EXERCISE BRIEF
Please repeat the lines below exactly. Begin with the line containing "family: Bovidae" and go on through the line containing "A: Bos taurus (domestic cow).".

DATA SHOWN

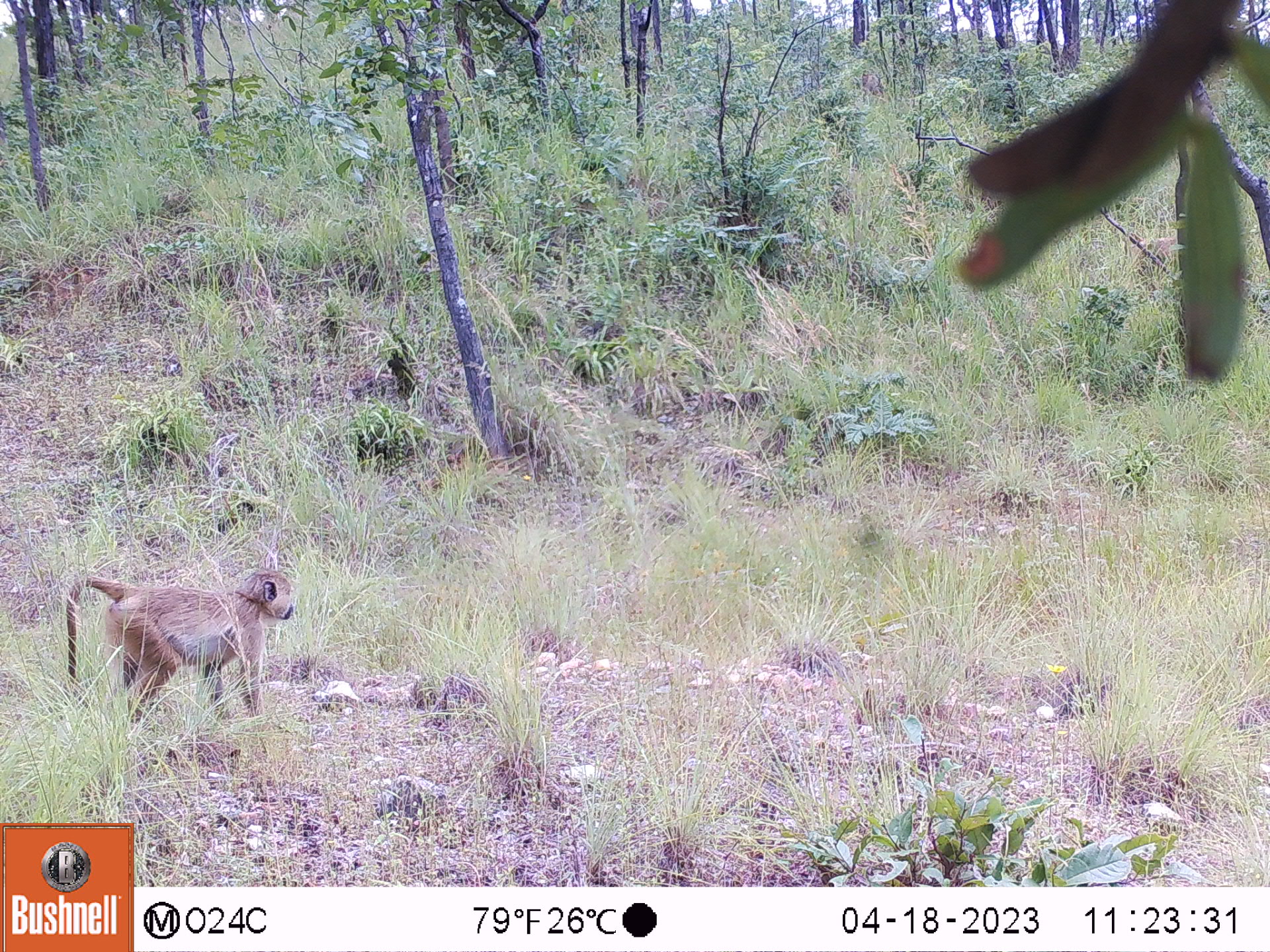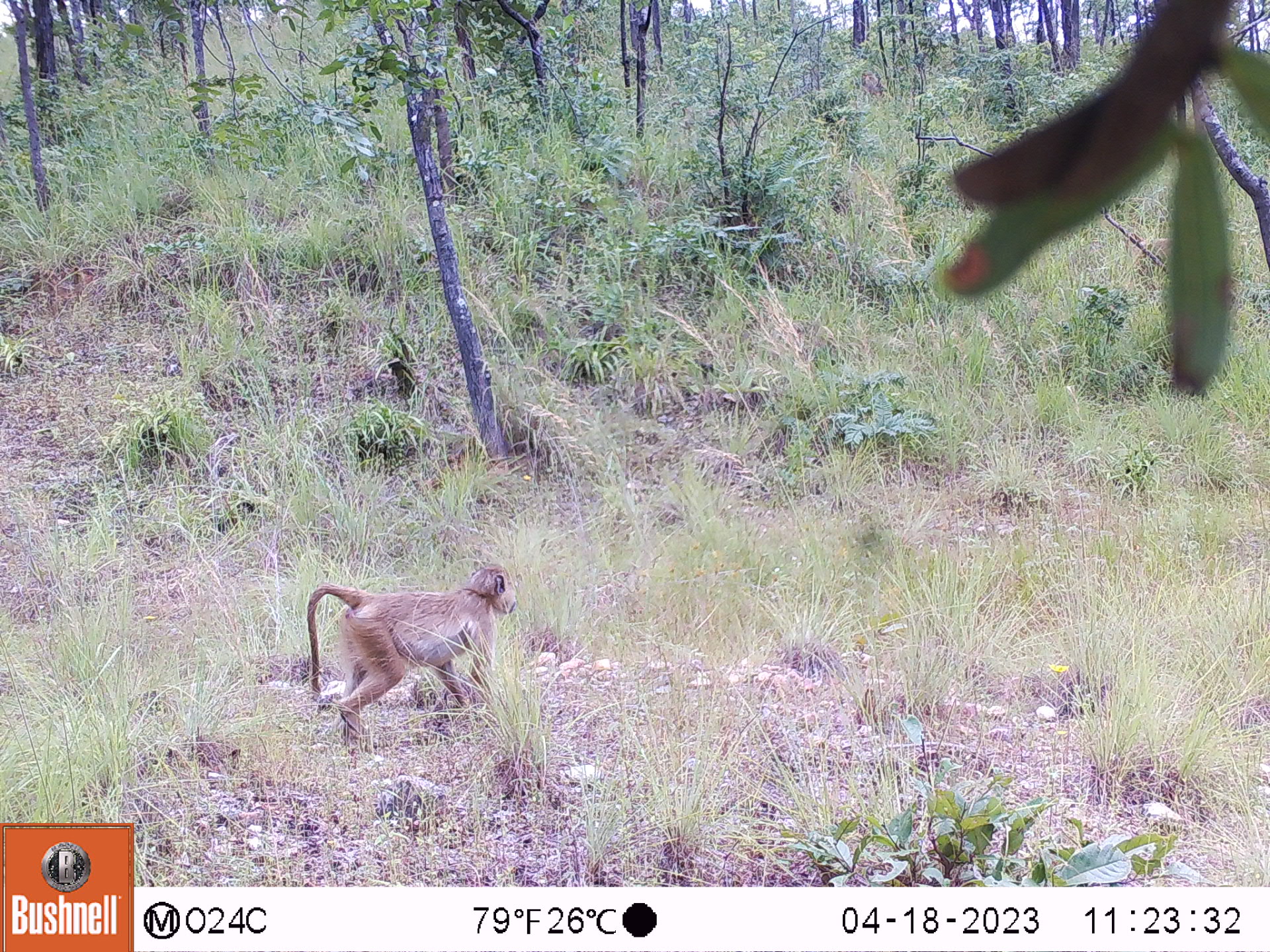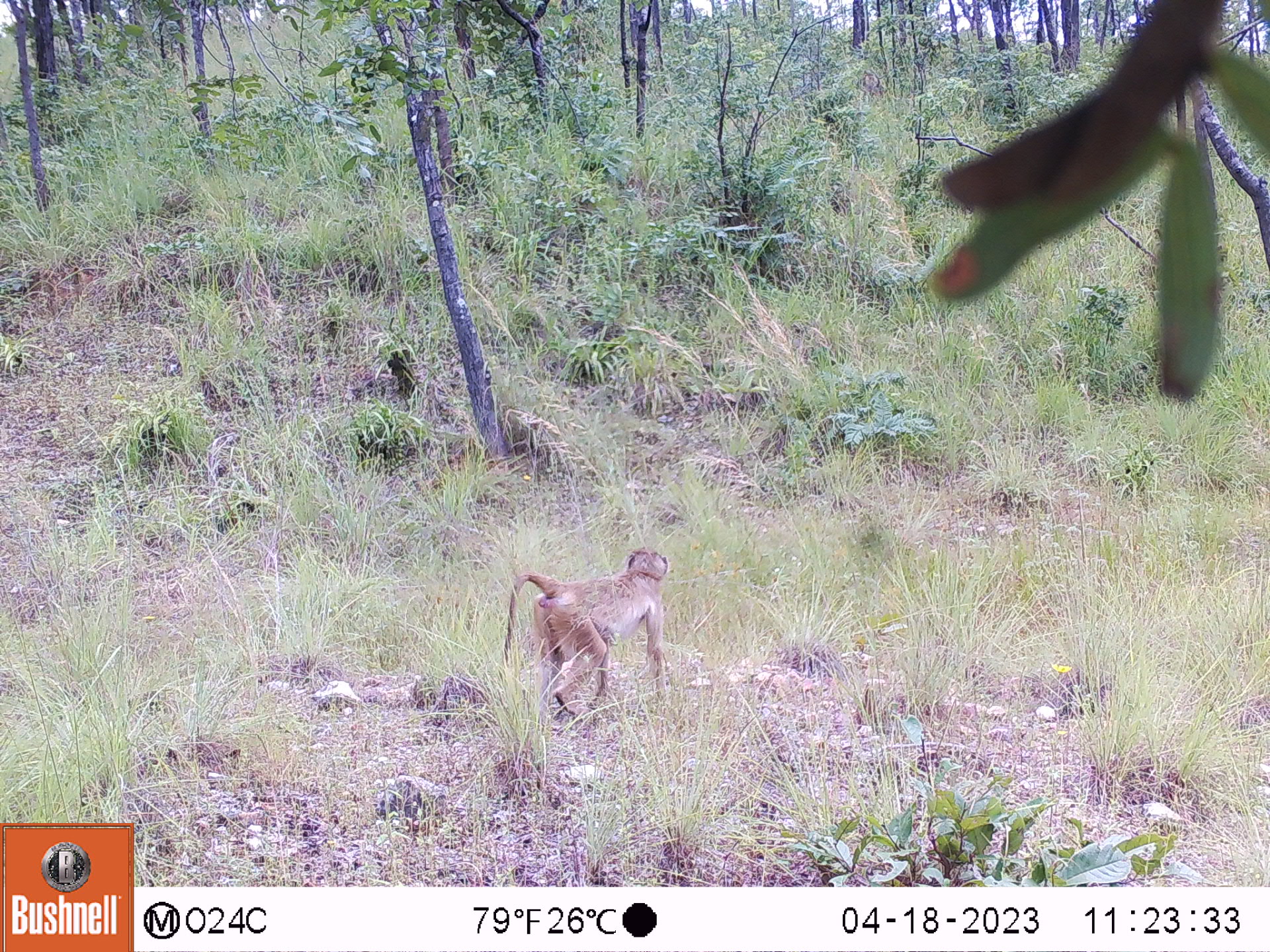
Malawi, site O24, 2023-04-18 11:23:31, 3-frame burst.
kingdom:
...
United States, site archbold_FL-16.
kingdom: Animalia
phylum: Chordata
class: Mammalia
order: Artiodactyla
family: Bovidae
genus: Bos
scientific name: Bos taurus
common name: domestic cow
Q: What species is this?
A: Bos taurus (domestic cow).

ANSWER FOR THIS EXERCISE
family: Bovidae
genus: Bos
scientific name: Bos taurus
common name: domestic cow
Q: What species is this?
A: Bos taurus (domestic cow).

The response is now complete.